It's a red wall. Amazes me how such sentimentality can be attributed to a wall, sorry, but I really don't understand it. It honestly wouldn't bother me if the entire ground was levelled in order to build a community stadium that's able to be used every day, something that would provide the club with a constant source of substantial income.
There have been serious safety issues with the stands at Hillsborough for years. They were built facing the pitch.
I honestly don't get the angst about Oakwell. Went to Bolton Tuesday, exactly the same in terms of concourse, plastic seats, concrete steps up, turnstiles in. A stadium is a stadium. What the older ones have is history.
What’s the issue at Birmingham? The two stands that look shut appear to be the two biggest most modern ones to the right and opposite the away end
If ever a new stand was built there I personally would love them to retain the old wall and turnstiles as an historic artefact. That's our history, like the cottage is at Fulham and the old walls were at Arsenal. They've been retained so our little old wall and bogs could be too. It just needs the will to do it. I like the image of the red wall when the ground is depicted but to show it along side a new stand would be brilliant.
I worked on the foundation designs for retaining the Highbury listed facades and entrance hall, interesting stuff back in the day. Personally, I’m not particularly bothered about the Oakwell walls, but I do think retaining the old stand/roof structure has merit.
Good god no!!!! I can see the attachment to the design of the West Stand and wouldn't mind a modern reworking of it but the wall? It's just a horrible eyesore and always has been. In my eyes anyway. Maybe, if it ever goes the individual bricks could be auctioned off to those who have a sentimental attachment to it. By the sounds of it they might make a mint.
Structural repairs that were under way have taken longer/found more. So delayed the completion. A football stand is basically a large steel structure with concrete castings on it - similar to a bridge. It will always require maintenance and isolated repairs throughout its life. And that’s before you look at the fit out and services part of it. The feeling at Birmingham, is that the owners knew about the additional repairs, but were waiting for money to come in to cover it.
Do you work for the club or something? You always seem to know details of which company is laying the pitch, how much maintenance costs, any maintenance issues found etc. Are you the groundsman or something?
We should have knocked it down and rebuilt something during the year no fans were allowed in! I'd like a new modern stand with a bit of an older west stand look. I find it crazy that today's game is all-ticket, so something must have happened! It's bonkers that a 6000 away end is all ticket and they haven't even shifted 2000. Same with Bolton the other night, are these clubs mental making it all ticket whilst 1000s of seats are left unsold, must like tossing away money!

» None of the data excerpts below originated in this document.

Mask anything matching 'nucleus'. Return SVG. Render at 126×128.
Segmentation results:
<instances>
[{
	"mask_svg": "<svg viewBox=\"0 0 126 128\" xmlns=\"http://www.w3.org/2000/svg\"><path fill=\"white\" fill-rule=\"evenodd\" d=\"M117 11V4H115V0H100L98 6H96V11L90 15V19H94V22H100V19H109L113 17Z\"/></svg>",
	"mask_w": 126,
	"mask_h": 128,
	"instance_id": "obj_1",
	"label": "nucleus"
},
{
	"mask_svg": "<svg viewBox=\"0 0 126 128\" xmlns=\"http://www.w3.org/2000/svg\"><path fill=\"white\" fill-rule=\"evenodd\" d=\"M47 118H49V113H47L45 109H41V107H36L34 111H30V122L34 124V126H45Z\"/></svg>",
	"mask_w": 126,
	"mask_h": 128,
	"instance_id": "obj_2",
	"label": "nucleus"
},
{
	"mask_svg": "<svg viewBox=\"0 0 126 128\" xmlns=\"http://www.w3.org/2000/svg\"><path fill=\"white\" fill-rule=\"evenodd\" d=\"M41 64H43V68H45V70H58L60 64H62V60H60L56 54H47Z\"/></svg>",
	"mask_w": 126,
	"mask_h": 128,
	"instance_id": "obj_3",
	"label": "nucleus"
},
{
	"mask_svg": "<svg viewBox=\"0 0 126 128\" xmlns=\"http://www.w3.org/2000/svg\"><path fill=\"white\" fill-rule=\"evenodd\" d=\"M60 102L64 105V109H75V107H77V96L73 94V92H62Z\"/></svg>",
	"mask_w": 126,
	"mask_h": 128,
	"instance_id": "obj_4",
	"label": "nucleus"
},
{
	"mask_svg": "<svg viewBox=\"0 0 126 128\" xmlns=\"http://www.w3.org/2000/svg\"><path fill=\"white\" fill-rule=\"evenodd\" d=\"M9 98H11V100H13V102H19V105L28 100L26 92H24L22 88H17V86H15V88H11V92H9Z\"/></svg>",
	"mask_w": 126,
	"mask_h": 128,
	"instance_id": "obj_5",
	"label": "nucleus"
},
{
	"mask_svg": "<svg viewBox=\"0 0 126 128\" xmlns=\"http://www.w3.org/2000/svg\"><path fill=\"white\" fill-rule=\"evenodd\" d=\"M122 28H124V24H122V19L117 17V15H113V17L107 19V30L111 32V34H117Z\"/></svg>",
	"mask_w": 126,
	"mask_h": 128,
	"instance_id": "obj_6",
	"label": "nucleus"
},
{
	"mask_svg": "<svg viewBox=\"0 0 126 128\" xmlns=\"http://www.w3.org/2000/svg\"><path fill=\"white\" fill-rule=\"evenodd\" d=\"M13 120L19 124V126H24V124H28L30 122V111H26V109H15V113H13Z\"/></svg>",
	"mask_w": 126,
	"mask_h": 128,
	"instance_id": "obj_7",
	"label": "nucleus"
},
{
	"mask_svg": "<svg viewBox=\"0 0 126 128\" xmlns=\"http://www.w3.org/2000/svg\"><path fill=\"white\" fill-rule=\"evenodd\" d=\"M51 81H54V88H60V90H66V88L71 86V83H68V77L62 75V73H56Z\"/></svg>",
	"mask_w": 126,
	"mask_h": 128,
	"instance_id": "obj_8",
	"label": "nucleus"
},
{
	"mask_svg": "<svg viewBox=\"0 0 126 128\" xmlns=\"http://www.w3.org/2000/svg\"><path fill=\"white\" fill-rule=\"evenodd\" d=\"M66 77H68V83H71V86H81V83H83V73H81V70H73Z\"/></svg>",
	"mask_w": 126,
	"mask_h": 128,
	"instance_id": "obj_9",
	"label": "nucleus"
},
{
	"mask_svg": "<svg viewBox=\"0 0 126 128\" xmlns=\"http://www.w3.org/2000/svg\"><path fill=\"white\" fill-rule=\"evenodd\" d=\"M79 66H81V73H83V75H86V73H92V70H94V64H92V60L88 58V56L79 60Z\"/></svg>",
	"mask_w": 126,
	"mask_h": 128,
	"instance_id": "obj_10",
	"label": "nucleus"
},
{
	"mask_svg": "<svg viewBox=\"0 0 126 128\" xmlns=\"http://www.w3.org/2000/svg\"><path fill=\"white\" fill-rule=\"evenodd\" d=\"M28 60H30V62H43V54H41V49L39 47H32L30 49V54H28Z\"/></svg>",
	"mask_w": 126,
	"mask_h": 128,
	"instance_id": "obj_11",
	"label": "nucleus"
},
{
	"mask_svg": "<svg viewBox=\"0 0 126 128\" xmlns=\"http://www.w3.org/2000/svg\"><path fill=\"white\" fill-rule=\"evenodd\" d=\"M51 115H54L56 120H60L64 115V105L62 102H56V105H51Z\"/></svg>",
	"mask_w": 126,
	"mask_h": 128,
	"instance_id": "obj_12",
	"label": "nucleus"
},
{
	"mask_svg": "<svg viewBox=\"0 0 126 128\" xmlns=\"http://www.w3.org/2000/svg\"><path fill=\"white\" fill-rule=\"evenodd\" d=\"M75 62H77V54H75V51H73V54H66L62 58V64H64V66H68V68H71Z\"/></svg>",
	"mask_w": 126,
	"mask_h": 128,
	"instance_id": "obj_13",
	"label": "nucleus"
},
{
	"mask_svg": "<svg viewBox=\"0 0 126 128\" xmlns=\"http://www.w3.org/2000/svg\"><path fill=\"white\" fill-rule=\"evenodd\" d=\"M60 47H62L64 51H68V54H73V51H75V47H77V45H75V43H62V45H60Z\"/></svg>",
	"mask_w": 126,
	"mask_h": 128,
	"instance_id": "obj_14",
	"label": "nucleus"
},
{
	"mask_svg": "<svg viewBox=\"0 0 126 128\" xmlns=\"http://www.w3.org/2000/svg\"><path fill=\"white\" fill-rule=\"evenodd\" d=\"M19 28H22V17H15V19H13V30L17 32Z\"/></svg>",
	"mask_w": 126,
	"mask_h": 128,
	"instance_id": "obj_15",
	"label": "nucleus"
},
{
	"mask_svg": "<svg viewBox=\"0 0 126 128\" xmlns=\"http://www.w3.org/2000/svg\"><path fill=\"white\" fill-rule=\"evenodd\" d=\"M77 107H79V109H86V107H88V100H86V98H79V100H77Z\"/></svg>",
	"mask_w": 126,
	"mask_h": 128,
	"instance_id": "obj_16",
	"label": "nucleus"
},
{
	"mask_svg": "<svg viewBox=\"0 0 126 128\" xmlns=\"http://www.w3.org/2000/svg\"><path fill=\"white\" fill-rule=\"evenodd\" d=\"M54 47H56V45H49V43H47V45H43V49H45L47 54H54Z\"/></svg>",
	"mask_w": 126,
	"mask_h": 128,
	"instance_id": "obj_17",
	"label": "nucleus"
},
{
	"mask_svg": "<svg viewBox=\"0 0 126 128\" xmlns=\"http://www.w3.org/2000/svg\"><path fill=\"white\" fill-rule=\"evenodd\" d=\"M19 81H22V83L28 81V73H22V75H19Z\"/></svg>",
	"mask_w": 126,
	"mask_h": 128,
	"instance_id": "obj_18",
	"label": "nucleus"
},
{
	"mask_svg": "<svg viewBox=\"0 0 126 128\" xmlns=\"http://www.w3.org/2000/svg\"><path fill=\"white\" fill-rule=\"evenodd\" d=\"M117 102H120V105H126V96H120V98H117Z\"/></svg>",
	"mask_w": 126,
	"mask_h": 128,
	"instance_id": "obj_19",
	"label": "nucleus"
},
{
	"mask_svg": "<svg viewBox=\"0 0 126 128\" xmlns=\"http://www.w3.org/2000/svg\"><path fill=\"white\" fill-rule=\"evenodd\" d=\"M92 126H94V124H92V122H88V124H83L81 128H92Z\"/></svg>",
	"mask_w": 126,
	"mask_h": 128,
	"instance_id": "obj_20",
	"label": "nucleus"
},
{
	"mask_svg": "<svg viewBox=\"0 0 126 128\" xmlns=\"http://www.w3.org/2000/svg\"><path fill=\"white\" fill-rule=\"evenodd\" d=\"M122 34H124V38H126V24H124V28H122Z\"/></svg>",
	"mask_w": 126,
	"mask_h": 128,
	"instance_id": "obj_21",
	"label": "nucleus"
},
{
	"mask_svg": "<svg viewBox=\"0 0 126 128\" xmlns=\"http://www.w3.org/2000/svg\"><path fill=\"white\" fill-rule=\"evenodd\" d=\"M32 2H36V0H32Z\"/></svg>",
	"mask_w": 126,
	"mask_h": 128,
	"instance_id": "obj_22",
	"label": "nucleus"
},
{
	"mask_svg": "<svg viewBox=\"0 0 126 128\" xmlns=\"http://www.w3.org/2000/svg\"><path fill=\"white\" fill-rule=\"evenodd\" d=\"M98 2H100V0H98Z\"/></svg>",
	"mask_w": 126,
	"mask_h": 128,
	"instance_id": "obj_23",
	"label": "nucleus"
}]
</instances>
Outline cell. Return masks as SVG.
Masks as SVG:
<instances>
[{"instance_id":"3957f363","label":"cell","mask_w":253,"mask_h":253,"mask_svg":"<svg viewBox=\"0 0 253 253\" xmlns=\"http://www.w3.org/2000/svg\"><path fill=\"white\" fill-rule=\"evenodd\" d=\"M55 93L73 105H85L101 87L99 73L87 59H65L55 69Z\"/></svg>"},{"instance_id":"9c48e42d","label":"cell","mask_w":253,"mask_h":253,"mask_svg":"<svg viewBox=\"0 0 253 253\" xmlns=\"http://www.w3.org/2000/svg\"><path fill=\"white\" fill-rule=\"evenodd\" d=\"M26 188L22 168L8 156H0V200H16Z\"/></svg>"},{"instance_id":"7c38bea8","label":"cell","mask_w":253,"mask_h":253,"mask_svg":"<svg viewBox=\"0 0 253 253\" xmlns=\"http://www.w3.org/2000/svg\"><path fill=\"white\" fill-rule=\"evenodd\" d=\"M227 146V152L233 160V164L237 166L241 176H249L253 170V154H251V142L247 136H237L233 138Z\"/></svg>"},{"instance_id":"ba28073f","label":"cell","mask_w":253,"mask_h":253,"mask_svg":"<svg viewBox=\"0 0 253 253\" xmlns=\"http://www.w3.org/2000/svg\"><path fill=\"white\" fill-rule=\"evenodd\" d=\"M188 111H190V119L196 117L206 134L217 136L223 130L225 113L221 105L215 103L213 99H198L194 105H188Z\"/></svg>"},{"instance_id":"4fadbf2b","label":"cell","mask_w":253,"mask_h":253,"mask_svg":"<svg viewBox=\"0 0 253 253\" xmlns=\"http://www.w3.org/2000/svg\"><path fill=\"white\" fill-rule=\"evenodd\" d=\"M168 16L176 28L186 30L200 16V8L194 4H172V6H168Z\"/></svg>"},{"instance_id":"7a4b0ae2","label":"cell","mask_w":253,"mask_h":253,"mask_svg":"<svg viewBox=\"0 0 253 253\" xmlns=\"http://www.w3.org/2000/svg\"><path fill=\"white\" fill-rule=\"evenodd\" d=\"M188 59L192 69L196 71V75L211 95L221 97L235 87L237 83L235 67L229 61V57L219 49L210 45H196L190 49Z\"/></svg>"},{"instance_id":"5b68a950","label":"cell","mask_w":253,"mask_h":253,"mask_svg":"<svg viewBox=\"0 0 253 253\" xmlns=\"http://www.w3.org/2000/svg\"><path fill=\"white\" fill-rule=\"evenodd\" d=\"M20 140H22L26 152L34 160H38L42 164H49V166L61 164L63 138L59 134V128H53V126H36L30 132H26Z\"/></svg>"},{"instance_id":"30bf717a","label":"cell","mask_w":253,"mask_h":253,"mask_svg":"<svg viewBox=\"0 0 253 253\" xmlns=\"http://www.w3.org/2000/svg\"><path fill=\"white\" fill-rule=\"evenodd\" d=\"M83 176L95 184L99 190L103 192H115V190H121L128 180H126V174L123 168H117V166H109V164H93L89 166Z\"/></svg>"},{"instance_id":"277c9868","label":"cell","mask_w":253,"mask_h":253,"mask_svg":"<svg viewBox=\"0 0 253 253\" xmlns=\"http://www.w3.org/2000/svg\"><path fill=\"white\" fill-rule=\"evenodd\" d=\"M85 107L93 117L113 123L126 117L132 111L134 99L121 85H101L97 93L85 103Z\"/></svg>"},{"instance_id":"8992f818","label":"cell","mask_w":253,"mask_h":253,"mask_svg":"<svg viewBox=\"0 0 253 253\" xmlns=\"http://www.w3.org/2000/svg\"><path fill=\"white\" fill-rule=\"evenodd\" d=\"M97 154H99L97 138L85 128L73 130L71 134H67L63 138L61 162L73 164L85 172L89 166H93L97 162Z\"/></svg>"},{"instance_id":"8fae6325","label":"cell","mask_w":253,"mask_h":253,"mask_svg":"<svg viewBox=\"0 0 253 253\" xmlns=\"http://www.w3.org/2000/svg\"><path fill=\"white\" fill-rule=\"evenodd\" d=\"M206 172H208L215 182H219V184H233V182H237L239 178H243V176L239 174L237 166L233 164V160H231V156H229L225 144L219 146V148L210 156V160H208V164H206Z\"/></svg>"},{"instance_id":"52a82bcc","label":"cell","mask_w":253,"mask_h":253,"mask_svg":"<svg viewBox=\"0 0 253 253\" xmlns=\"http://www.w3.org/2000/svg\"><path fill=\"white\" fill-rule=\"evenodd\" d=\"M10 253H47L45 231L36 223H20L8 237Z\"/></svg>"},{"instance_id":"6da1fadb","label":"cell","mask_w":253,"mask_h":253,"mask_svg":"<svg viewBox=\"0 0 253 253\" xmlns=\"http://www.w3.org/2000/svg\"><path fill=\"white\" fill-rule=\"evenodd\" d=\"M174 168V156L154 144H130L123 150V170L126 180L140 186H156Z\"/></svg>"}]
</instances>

Maybe you’d prefer it built in Sheffield or Wakefield, after all what’s with the sentimentality of it being on Grove St? We are what we are. Some things remind us of our boyhood experiences of our trips to Oakwell. The smells, the noise, the massive bloke who sat next to you…. It all is our identity. Some things have gone at Oakwell, some remain. I prefer the West Stand, it’s just “comfier”. As for the guy who said it was ok to reduce the capacity to 18000. I believe you shouldn’t go backwards. Especially if you are wanting to push on and make progress.
Why on earth would I want a new stadium building anywhere but Barnsley? Not sure why, or how you've come to that conclusion?
I'm not fussed if it remains on Grove St. But a team should play within the boundaries of its town/city.
It’s time for it to go. I know we all have affection for it but it’s an eyesore. And a cause of lost revenue. We could incorporate features like the wall into a new design. Improve it. Install some safe standing. Use it for away fans with smaller followings. Use North as additional home area most weeks.
The old west girl is mainly wooden and has seen her best days. It makes a degree of sense, but could equally be nonsense. Might be the internal politics raising its head again regarding who owns what and which bit is called Grove Street, as opposed to Oakwell. If the old west stand is the issue, there really should be an agreement that it should be demolished and replaced, or maybe just demolished. It wouldn't necessarily mean a fancy, state-of-the-art stand in its place, but just something like Northampton Town most recently built. It would serve the purpose. I have a surveyor friend who reckoned that the seating in the old west stand was genuine oak. If true, it would be worth a bit. I find it hard to believe, but he seemed pretty sure.
Birmingham have two stands shut that will cost two to three million pounds to get back open. Fulham fans haven't got their season ticket cards back because they got made abroad and getting them back to the club has been held up. We aren't the only club with farcical issues.